• EXERCISE REQUIREMENTS:
• a. Reproduce the passage of the Spark codegen thread starting at "I'm very sorry" and ending at "be apply to.".
• b. Using the Spark codegen thread, answer each item briefly:
(i) What does the current physical plan style add as a prefix to each operation that whole-stage codegen can be applied to?
(ii) Which two methods did Koert Kuipers write for his own expression?
(iii) What does Jacek Laskowski say he is working with these days?

Re: how do i force unit test to do whole stage codegen

2017-04-05 Thread Jacek Laskowski
Hi,

I'm very sorry for not being up to date with the current style (and
"promoting" the old style) and am going to review that part soon. I'm very
close to touch it again since I'm with Optimizer these days.

Jacek

On 5 Apr 2017 6:08 a.m., "Kazuaki Ishizaki" <ishiz...@jp.ibm.com> wrote:

> Hi,
> The page in the URL explains the old style of physical plan output.
> The current style adds "*" as a prefix of each operation that the
> whole-stage codegen can be apply to.
>
> So, in your test case, whole-stage codegen has been already enabled!!
>
> FYI. I think that it is a good topic for d...@spark.apache.org.
>
> Kazuaki Ishizaki
>
>
>
> From:Koert Kuipers <ko...@tresata.com>
> To:"user@spark.apache.org" <user@spark.apache.org>
> Date:2017/04/05 05:12
> Subject:how do i force unit test to do whole stage codegen
> --
>
>
>
> i wrote my own expression with eval and doGenCode, but doGenCode never
> gets called in tests.
>
> also as a test i ran this in a unit test:
> spark.range(10).select('id as 'asId).where('id === 4).explain
> according to
>
> *https://jaceklaskowski.gitbooks.io/mastering-apache-spark/spark-sql-whole-stage-codegen.html*
> <https://jaceklaskowski.gitbooks.io/mastering-apache-spark/spark-sql-whole-stage-codegen.html>
> this is supposed to show:
> == Physical Plan ==
> WholeStageCodegen
> :  +- Project [id#0L AS asId#3L]
> : +- Filter (id#0L = 4)
> :+- Range 0, 1, 8, 10, [id#0L]
>
> but it doesn't. instead it shows:
>
> == Physical Plan ==
> *Project [id#12L AS asId#15L]
> +- *Filter (id#12L = 4)
>   +- *Range (0, 10, step=1, splits=Some(4))

• GIVEN RECORDS:
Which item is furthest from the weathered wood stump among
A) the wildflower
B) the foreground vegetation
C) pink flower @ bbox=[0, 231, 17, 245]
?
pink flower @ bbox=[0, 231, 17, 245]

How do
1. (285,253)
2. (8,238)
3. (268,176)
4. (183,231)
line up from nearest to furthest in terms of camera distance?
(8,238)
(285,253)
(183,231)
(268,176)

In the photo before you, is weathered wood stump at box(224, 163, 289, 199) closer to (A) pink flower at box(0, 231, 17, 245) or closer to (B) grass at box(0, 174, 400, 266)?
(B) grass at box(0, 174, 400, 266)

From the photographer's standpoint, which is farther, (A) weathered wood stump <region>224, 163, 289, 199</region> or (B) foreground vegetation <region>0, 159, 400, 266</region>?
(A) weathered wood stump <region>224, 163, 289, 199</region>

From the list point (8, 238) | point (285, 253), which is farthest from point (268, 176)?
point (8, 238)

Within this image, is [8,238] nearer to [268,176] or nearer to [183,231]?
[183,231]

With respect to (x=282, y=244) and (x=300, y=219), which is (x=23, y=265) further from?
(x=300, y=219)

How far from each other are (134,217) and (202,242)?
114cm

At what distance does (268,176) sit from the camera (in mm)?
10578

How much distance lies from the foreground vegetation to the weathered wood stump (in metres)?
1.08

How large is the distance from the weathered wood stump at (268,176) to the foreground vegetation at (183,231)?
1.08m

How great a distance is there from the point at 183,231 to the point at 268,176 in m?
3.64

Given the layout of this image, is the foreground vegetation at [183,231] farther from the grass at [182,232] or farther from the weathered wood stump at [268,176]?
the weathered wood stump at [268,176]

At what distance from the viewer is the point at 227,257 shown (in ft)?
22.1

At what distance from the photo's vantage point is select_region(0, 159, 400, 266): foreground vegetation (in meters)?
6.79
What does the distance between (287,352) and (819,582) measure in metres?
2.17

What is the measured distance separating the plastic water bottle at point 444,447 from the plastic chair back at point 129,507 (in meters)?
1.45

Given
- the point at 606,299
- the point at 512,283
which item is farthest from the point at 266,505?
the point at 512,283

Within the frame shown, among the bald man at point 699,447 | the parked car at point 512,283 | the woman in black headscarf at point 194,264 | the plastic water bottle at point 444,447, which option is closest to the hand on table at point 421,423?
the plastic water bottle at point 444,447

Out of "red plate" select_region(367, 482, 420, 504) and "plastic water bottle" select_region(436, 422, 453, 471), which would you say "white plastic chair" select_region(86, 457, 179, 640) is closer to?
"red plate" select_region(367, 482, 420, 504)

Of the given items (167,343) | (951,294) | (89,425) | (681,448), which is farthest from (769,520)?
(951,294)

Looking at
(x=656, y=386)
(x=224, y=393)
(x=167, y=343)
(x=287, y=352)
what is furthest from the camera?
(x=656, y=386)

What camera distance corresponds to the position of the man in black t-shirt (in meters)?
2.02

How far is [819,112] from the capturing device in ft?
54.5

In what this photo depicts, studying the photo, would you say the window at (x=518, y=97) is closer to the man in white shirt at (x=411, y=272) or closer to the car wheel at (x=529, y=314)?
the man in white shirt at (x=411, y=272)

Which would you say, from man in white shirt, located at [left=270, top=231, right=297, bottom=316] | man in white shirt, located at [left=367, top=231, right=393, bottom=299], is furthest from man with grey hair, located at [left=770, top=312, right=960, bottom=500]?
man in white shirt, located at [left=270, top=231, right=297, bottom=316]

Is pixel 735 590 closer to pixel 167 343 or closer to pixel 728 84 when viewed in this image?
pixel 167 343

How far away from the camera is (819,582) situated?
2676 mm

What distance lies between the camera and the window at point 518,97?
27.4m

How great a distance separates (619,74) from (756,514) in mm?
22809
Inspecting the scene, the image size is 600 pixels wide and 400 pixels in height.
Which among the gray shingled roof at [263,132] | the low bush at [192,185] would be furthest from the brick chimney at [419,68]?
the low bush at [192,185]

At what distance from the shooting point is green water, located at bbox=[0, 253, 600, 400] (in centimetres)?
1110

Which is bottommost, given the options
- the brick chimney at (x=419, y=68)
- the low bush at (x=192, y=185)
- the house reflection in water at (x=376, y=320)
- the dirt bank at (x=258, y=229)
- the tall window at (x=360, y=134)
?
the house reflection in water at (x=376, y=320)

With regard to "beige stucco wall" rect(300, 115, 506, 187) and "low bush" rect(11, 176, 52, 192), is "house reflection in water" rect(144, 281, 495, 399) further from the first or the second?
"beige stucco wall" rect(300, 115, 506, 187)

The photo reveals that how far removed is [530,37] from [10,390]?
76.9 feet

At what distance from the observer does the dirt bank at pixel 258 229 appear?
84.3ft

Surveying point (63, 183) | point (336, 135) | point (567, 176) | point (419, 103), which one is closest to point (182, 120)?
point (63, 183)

• RESPONSES TO THE TASKS:
• a.
I'm very sorry for not being up to date with the current style (and
"promoting" the old style) and am going to review that part soon. I'm very
close to touch it again since I'm with Optimizer these days.

Jacek

On 5 Apr 2017 6:08 a.m., "Kazuaki Ishizaki" <ishiz...@jp.ibm.com> wrote:

> Hi,
> The page in the URL explains the old style of physical plan output.
> The current style adds "*" as a prefix of each operation that the
> whole-stage codegen can be apply to.

• b.
(i) "*"
(ii) eval and doGenCode
(iii) Optimizer